**Extracted information:**

• • • • • • •

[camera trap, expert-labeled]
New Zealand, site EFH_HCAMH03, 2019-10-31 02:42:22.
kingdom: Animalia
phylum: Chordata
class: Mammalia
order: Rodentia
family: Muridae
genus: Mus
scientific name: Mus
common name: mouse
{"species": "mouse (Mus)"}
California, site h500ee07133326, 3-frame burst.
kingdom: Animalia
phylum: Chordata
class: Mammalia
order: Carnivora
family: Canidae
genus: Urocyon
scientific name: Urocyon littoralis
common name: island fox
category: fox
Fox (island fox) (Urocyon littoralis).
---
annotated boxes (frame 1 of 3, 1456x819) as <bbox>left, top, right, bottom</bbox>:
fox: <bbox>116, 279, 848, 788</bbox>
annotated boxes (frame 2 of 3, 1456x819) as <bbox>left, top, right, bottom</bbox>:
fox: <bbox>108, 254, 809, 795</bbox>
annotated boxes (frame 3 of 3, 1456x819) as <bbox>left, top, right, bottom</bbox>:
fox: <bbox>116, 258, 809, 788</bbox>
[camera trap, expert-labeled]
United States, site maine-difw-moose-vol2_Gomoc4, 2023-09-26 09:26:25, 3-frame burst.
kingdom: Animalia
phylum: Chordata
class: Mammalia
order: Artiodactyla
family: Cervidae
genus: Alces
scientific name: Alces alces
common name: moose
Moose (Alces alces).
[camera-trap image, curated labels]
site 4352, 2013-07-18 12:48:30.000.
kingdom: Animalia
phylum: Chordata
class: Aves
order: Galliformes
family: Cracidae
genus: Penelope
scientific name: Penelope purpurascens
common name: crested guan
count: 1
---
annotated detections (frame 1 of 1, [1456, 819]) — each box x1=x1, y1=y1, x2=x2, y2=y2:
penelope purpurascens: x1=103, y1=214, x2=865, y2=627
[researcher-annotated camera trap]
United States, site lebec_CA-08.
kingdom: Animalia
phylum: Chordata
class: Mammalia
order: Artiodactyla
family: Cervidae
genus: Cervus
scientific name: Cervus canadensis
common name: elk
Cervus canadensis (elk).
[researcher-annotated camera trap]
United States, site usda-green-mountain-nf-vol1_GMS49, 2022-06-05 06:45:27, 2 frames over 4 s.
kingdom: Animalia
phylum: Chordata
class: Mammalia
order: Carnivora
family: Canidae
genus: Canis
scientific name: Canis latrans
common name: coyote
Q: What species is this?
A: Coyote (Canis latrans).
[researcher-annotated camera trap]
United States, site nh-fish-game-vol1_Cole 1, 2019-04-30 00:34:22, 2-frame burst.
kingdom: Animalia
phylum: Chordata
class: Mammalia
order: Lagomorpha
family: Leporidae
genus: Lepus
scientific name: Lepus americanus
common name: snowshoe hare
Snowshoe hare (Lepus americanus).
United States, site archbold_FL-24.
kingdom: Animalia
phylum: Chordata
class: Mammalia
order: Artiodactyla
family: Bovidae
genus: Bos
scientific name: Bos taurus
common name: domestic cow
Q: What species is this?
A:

• • • • • • •

**What you should do:**
Each line above where the word "family" occurs should be returned in full.

**Solution to the exercise:**
family: Muridae
family: Canidae
family: Cervidae
family: Cracidae
family: Cervidae
family: Canidae
family: Leporidae
family: Bovidae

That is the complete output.